Isabelle Filliozat nous parle des "caprices" , qui n'existent pas chez le tout petit : il n'y a pas de lutte pour le pouvoir.
Transcription :
"Les comportements de nos enfants sont en service de leurs besoins. Trop souvent quand nous concluons aux caprices, nous nous disons « Ça, mon enfant fait un caprice », ça signifie que nous ne comprenons pas le sens de son comportement, nous ne comprenons pas le message qu’il nous envoie. Un exemple, un jour une petite fille était là dans la cuisine, sa maman lui dit « Tu ne touches pas à ce placard, tu laisses… tu n’ouvres pas ce placard » et la petite fille, elle avait un an et demi et donc, bien sûr, qu’est-ce qu’elle a fait ? Elle a regardé sa maman bien attentivement et elle a été ouvrir le placard et la maman immédiatement s’est dite « Ah ! Tu me tiens tête ». Elle a interprété le comportement de sa fille comme étant une tentative de prise de pouvoir, comme étant de l’ironie, comme étant de l’insolence. Ça n’est pas de l’insolence quand une petite fille de 18 mois tente de faire exactement ce que sa maman vient de lui demander de ne pas faire. D’ailleurs il suffit de voir que tous les enfants de 18 mois, nous le savons bien, dès que nous disons à un enfant ne fait pas ceci, ne fait pas cela, on est à peu près sûr s’il a 18 mois, 2 ans, 2 ans et demi, que ce qu’il va faire c’est exactement ce que nous venons de lui dire de ne pas faire et d’ailleurs il va le faire en regardant bien attentivement son parent et c’est là que nous pouvons comprendre qu’en fait il ne s’agit absolument pas d’ironie. Il ne s’agit absolument pas d’insolence puisque l’enfant regarde son parent. La mère a tendance à dire « Et en plus tu me regardes. Quelle insolence ! », mais non.

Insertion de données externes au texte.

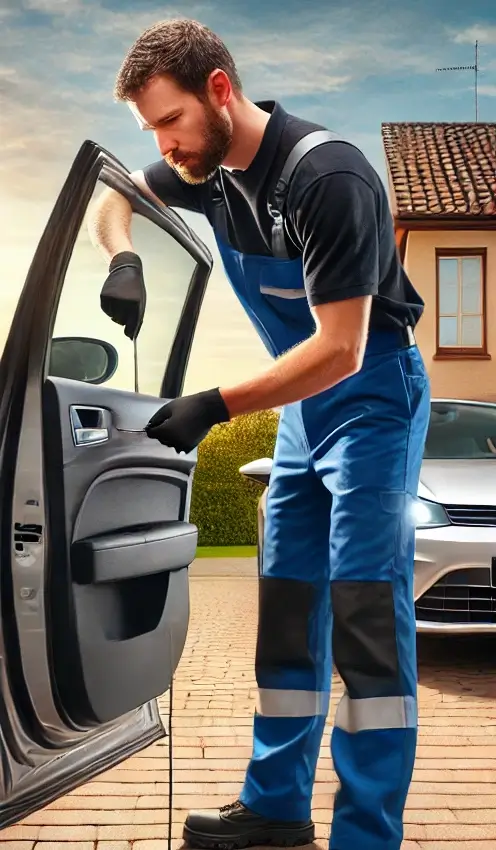 DIY lockout damage vs. professional locksmith service.  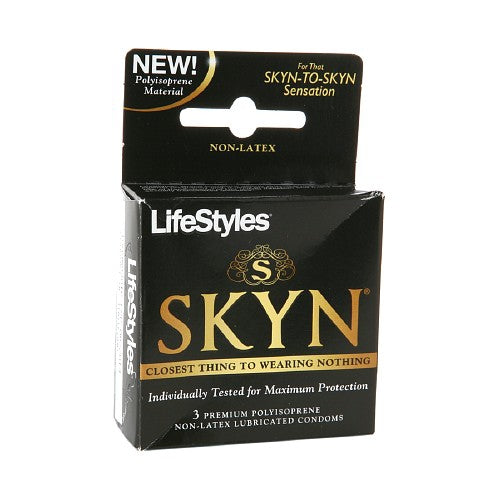 Lifestyles SKYN Polyisoprene Lubricated Condom, Box of 3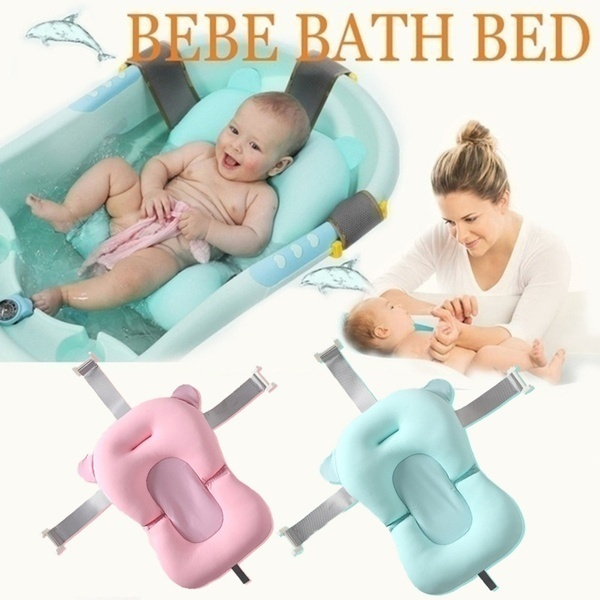 Baby bath mat with sales support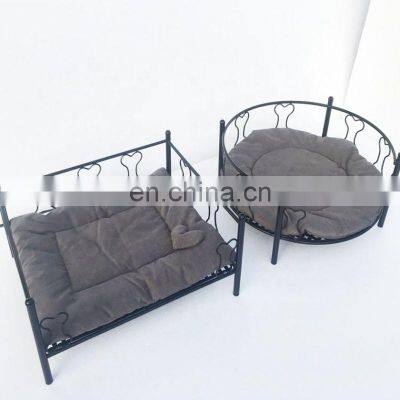 Spring Iron Dog Bed, European Style Iron Pet Bed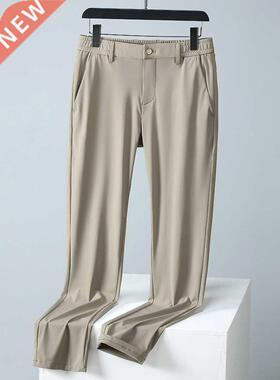 2022 New Summer Breathable Casual Pants Men Stched Nylon Sil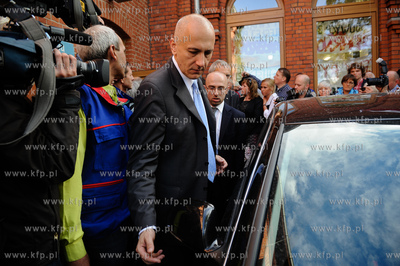 Gdansk. stocznia Gdanska. Historyczna sala BHP. Spotkanie...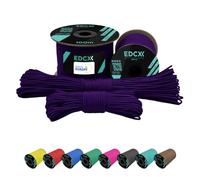 EdcX 2 mm Nylon Paracord 275 (15, 30, 50 and 100 m)- 100% Nylon rope, 3-Strand cord, Nylon cord 2 mm in Many Colours (Purple, 30 m)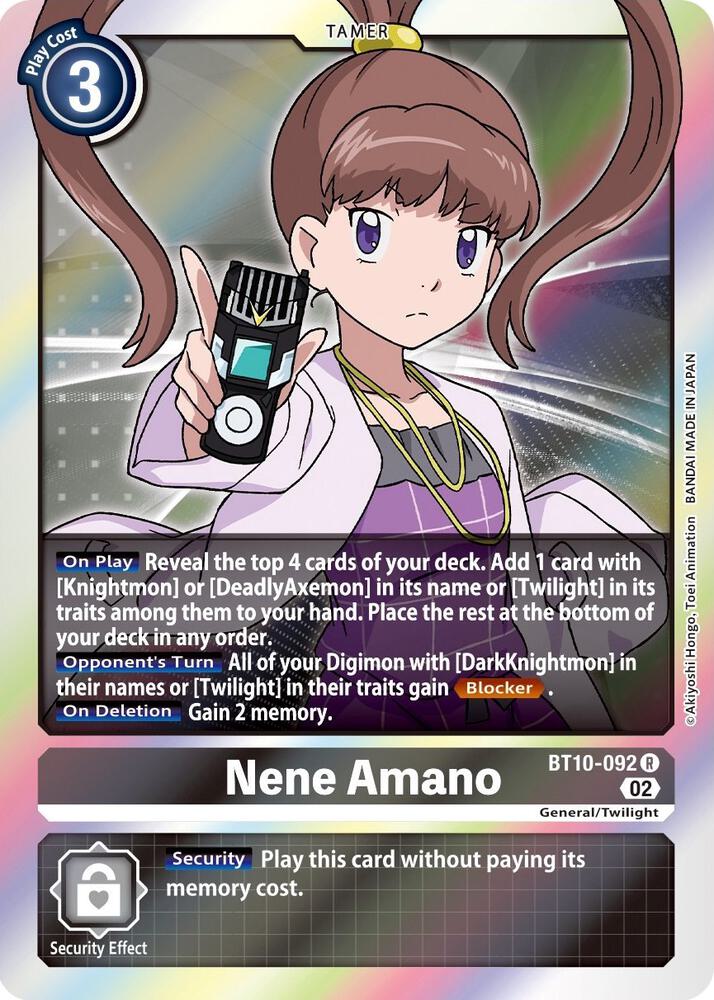 Nene Amano - Xros Encounter (BT-10)
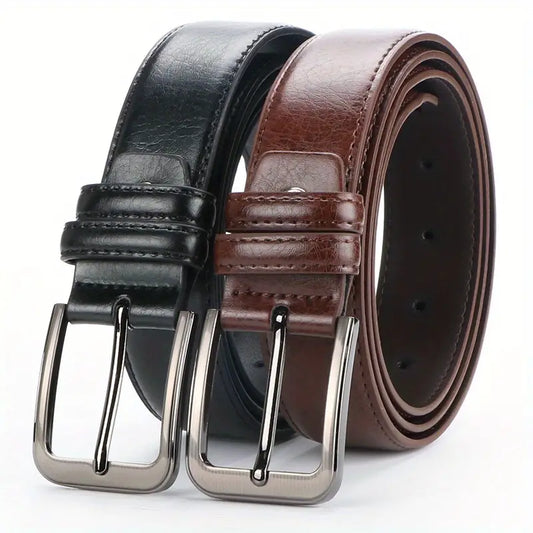 Men's Genuine Leather Pin Buckle Casual Retro Leather Belt (B002)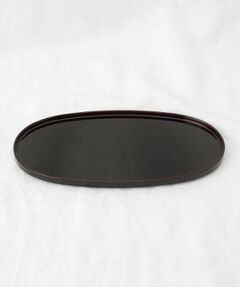 212 KITCHEN STORE / トゥーワントゥーキッチン ストア インテリア・生活雑貨・ホビー・ステーショナリー | 越前塗り 小判型 おぼん BK ＜ハレとケ＞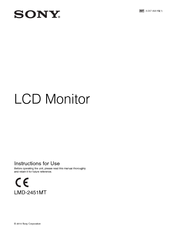 Sony LMD-2451MT Instructions For Use Manual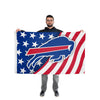 Buffalo Bills NFL Americana Horizontal Flag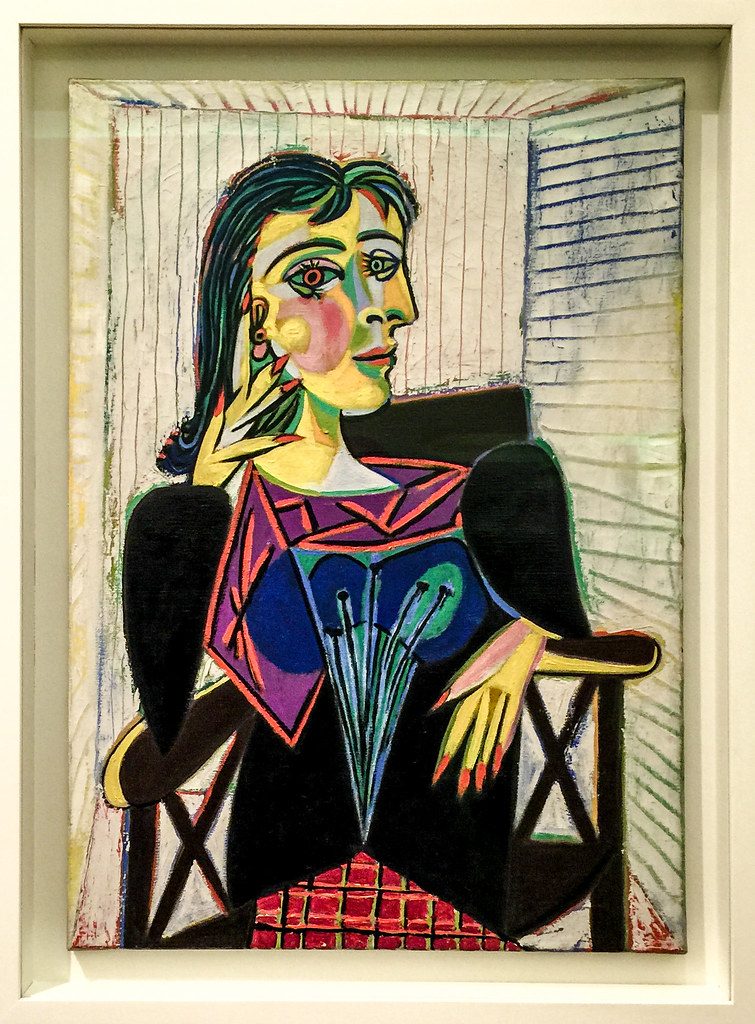 Retrato de Dora Maar  de Pablo Picasso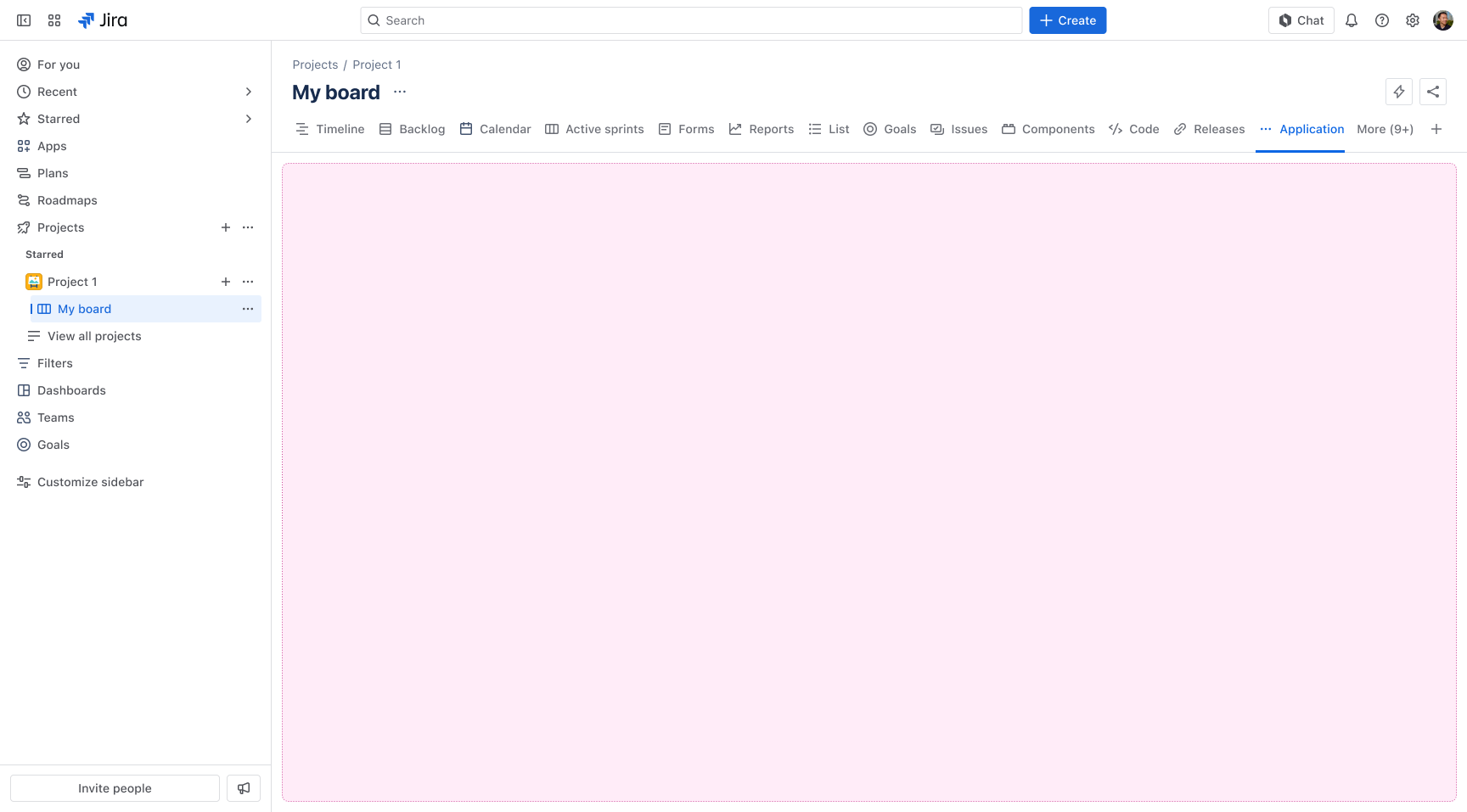 Project pages navigation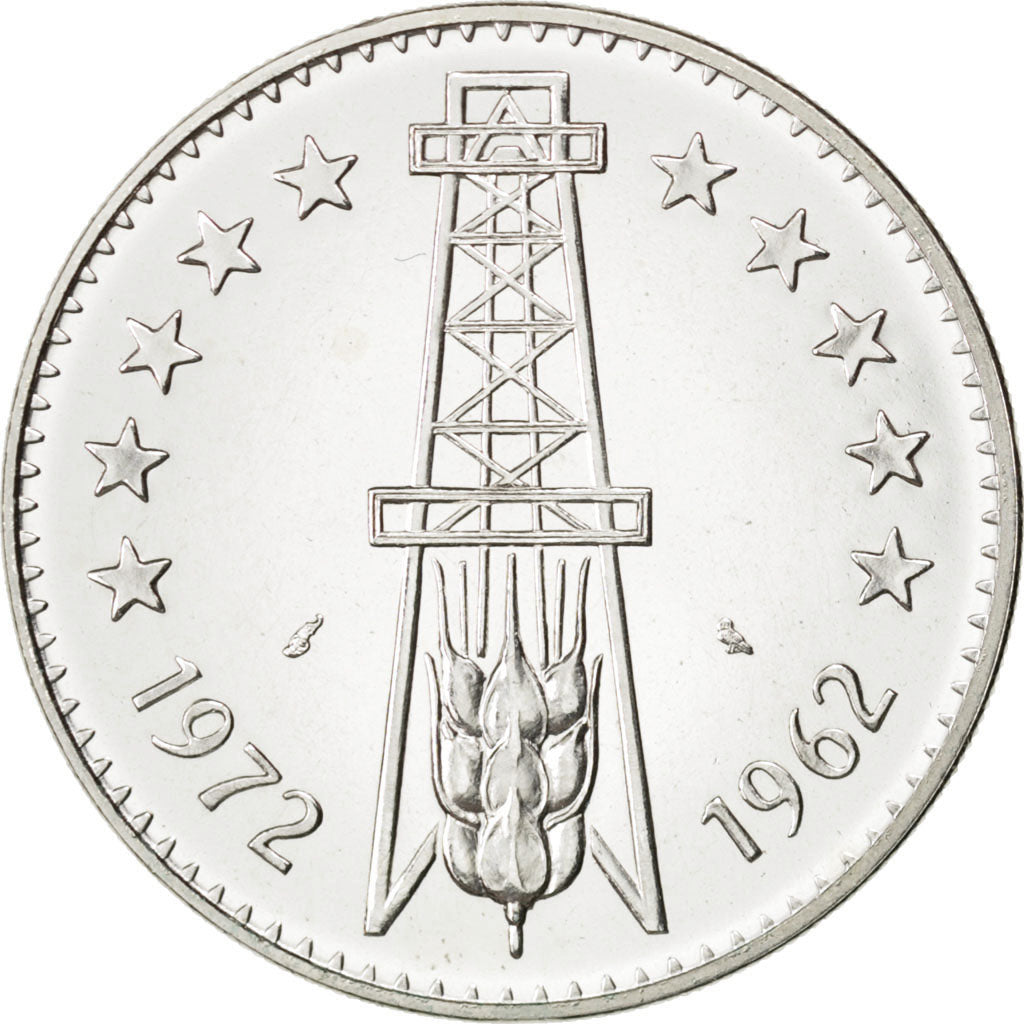 ALGERIA, 5 Dinars, 1972, Paris, KM #E4, MS(65-70), Silver, 12.05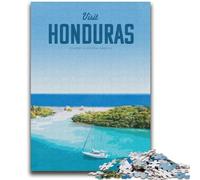 Visita l'Honduras Puzzle per adulti, Arte Interessante Riduzione dello stress Lista dei desideri con Babbo Natale per età 14 2000 pezzi (70x100cm)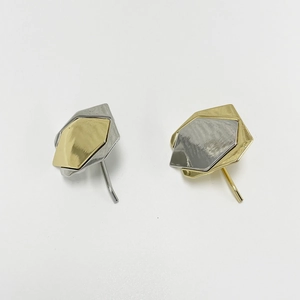 Geometric Irregular Hexagon Alloy Hair Hook Gold Silver Color Blocking Minimalist Ponytail Holder Clip For Women Hair Jewelry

En fait, un enfant de cet âge-là n’a pas encore la capacité de se faire des images mentales et donc, quand sa maman lui dit « Ne touche pas à ce placard », l’enfant n’a encore qu’une intelligence sensori-motrice, c'est-à-dire une intelligence qui est encore… qui nécessite de manipuler, de toucher et donc pour s’approprier la consigne que sa maman vient de lui donner, l’enfant est dans l’obligation de diriger sa main vers… Maman a dit « Ne pas ouvrir le placard », alors « ouvrir placard c’est comme ça que je fais et je regarde ma maman. Est-ce que c’est ça maman que tu veux que je ne fasse pas ? ». Et donc, la réaction appropriée bien sûr c’est « Mais oui ma chérie, c’est exactement ça que je te demande de ne pas faire, maintenant le placard reste fermé » et comme ça la petite fille peut comprendre mais trop souvent on interprète qu’il me tient tête, non. Chaque fois que nous nous disons dans notre tête « Mon enfant me tient tête », stop. Quel est le besoin de mon enfant ? Quel est le besoin à son stade de développement ? Tous les enfants de 2 ans vont demander à choisir leurs vêtements, c’est naturel qu’un enfant de 2 ans refuse les bottes que maman a choisies. Ça n’est pas pour tenir tête à sa maman, c’est juste parce qu’il est dans un besoin à son âge de se définir par lui-même et donc, de choisir par lui-même. A l’âge de 3 ans, l’enfant ce n’est pas pour tenir tête à sa mère qu’il dira « Non, je ne veux pas que tu coupes mon œuf, c’est moi qui coupe… qui ouvre mon œuf tout seul ». Le fait de faire tout seul est existentiel pour lui, c’est trop fondamental, ça n’est pas du tout pour tenir tête à sa mère. Cessons de jouer des jeux de pouvoir avec nos enfants parce qu’en réalité ce ne sont pas eux qui jouent des jeux de pouvoir avec nous, c’est nous qui sommes tellement, tellement habitués à être dans des jeux de pouvoir, tellement, tellement habitués à interpréter le monde relationnel et surtout le monde entre les parents et les enfants comme étant une lutte permanente pour le pouvoir que nous projetons sur nos enfants ce désir de pouvoir sur nous. Ça n’est pas la réalité. Ils cherchent juste à grandir, à satisfaire leurs besoins, à avoir du pouvoir, oui, mais sur eux-mêmes."